Il s'était formé postérieurement une autre Société sous le titre de Société libre d'agriculture de Chambéry ; mais les événemens du temps et quelques circonstances particulières en amenérent la dissolution , au moment où elle commençait à s'occuper utilement des intérêts du pays.

L'établissement d'une Société littéraire en Savoie reporte naturellement la pensée sur une louable et ancienne institution de ce genre, fondée en 1607, à Annecy, sous le nom d'Académie Florimontane, par saint François de Sale et le célèbre président Fâvre. Cette Société, qui a précédé la naissance de l'Académie Royale des Sciences de Paris, de soixante ans, a été l'école où le célèbre Vaugelas a puisé ses premières lecons sur la langue française et le germe des connaissances qu'il porta plus tard dans le sein de l'Académie fondée par le cardinal de Richelieu, où il devint l'un des premiers oracles de la langue.

A ce sujet, nous ne pouvons résister, au désir de reproduire ici une remarque que nous avons eu l'occasion de faire ailleurs, c'est-à-dire, que de deux autres compatriotes recommandables, l'un Guillaume Fichet nommé en 1467 Recteur de l'Université de Paris , est celui qui a introduit l'imprimerie dans la capitale de la France, et fut l'un des premiers qui y aient semé les principes du goût dans les lettres ; et l'autre Claude de Seyssel d'Aix est l'un des premiers auteurs qui aient commencé à écrire en francais avec quelque pureté ; sans oublier que saint Francois de Sales a été compté parmi les meilleurs écrivains de son temps, quoique ce genre de gloire n’ait certainement jamais été le but de ses efforts.

Si l'on pouvait croire que le progrès des lumières et de l'industrie n'eût pas suivi en Savoie, dans une exacte proportion, l'accroissement de la population et celui des besoins publics et privés qui en est la suite, la cause principale de ce retard n'aurait pu se trouver que dans le défaut de moyens propres à faire connaître les ressources que nos montagnes offrent à l'industrie agricole et manufacturière, à exciter une utile émulation, à provoquer les recherches et à accélérer le perfectionnement des arts.

Il est hors de doute que l'un des remèdes les plus efficaces à opposer à cet état de choses serait l'établissement d'un centre de communication, destiné, d'une part, à réunir les fruits des recherches qui seraient faites dans les diverses parties du Duché, sur les principaux objets d'utilité publique, et les résuiltats des travaux particulliers dans les différens genres d'industrie ; et d'un autre côté, à faire subir aux uns et aux autres un examen éclairé pour en apprécier le mérite et l'importance.
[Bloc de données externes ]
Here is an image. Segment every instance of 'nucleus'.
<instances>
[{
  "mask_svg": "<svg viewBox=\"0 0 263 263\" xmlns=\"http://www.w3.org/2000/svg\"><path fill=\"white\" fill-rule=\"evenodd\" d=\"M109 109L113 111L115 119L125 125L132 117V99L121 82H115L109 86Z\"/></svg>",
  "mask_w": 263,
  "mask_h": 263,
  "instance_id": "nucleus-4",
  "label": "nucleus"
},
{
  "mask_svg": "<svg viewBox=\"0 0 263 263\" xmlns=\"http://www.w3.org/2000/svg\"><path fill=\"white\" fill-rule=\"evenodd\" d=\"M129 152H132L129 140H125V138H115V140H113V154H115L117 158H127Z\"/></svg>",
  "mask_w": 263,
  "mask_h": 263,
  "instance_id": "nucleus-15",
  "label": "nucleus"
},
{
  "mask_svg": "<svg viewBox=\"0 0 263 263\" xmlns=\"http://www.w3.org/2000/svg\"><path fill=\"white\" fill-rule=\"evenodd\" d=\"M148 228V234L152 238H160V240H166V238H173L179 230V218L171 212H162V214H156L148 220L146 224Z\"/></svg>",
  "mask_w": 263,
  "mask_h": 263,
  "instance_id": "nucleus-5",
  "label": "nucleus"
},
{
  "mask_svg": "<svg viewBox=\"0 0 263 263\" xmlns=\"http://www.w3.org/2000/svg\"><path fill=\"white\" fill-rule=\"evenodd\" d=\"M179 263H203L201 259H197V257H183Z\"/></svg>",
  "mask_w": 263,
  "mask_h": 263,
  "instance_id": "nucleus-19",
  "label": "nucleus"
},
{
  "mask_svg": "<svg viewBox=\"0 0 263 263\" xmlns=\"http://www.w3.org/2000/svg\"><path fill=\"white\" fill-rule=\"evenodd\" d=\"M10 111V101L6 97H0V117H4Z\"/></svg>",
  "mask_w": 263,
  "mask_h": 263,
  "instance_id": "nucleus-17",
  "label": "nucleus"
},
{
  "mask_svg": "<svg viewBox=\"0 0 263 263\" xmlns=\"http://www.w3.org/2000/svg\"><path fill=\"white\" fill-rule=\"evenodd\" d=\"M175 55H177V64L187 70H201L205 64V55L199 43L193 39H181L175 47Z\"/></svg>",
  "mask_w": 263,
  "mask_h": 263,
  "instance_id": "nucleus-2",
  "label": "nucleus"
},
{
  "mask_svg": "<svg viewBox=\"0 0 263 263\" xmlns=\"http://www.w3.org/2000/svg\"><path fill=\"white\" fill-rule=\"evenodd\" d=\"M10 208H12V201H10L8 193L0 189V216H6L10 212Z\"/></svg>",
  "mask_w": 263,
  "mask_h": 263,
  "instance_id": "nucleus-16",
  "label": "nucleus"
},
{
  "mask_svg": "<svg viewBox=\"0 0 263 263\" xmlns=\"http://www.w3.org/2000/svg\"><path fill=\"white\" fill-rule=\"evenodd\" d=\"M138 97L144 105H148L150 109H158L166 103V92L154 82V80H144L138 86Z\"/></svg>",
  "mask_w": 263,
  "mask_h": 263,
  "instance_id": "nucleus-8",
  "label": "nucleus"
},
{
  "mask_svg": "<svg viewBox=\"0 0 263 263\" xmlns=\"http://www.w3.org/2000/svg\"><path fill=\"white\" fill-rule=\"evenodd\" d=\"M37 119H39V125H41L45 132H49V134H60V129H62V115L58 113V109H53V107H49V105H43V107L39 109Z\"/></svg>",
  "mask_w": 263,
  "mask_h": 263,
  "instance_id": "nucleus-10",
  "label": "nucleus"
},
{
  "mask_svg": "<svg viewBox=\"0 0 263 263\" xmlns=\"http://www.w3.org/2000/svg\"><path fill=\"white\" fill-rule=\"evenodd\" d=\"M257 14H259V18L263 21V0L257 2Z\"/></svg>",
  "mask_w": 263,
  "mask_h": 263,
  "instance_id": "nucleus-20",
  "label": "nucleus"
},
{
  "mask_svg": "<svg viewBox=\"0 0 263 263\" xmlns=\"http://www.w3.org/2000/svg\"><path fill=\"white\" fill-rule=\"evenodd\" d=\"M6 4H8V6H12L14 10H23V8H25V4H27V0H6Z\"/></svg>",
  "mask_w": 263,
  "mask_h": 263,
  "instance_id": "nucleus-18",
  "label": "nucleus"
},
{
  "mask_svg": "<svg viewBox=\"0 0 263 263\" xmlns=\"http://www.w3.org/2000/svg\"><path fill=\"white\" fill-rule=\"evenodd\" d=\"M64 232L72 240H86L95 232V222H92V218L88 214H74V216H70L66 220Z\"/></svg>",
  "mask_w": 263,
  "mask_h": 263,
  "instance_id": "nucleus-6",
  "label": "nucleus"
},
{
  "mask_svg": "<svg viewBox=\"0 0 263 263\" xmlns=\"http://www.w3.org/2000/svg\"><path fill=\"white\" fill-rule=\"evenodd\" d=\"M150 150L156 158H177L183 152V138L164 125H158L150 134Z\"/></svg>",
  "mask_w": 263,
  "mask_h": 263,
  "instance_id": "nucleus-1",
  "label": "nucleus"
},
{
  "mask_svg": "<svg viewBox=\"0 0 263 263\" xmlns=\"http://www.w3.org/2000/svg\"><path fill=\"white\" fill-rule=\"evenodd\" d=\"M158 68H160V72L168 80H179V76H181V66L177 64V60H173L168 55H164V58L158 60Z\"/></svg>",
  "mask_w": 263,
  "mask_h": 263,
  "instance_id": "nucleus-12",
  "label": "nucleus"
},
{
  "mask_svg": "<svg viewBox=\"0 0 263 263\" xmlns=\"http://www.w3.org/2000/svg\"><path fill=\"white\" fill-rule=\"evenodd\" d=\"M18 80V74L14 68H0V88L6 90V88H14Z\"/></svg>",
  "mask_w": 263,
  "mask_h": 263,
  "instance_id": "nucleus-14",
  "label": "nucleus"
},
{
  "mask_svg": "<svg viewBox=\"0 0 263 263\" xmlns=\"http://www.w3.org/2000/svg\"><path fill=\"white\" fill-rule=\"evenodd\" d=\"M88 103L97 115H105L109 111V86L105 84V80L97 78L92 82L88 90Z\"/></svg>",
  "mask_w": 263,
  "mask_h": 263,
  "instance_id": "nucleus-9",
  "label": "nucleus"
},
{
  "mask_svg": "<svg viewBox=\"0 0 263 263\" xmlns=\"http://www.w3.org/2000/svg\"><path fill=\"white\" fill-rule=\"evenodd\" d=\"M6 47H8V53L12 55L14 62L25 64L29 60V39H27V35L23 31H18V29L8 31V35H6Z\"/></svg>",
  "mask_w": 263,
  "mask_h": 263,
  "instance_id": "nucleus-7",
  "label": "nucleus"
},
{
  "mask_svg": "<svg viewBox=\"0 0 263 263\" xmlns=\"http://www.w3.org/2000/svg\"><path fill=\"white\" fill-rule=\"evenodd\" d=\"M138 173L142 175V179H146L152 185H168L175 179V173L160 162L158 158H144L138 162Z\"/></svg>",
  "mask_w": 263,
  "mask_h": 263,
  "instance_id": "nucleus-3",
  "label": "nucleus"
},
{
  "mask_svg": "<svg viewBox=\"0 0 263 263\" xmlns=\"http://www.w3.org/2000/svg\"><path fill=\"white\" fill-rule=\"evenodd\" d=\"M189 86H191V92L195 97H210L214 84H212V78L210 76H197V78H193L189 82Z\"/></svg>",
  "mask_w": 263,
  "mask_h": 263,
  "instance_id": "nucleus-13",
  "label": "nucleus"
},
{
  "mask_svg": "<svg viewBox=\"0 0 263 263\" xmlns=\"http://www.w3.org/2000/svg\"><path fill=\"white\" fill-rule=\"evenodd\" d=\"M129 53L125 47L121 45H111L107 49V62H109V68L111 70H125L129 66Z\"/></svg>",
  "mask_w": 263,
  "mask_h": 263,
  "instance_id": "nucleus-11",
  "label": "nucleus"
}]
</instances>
Ce serait un foyer local propre à répandre les lumières nécessaires pour imprimer au zèle et aux efforts une utile direction, pour guider les expériences et en suggérer les applications ; et de là résulteraient les moyens d'offrir des encouragemens honorables aux essais et aux entreprises qui peuvent tourner au profit de la société.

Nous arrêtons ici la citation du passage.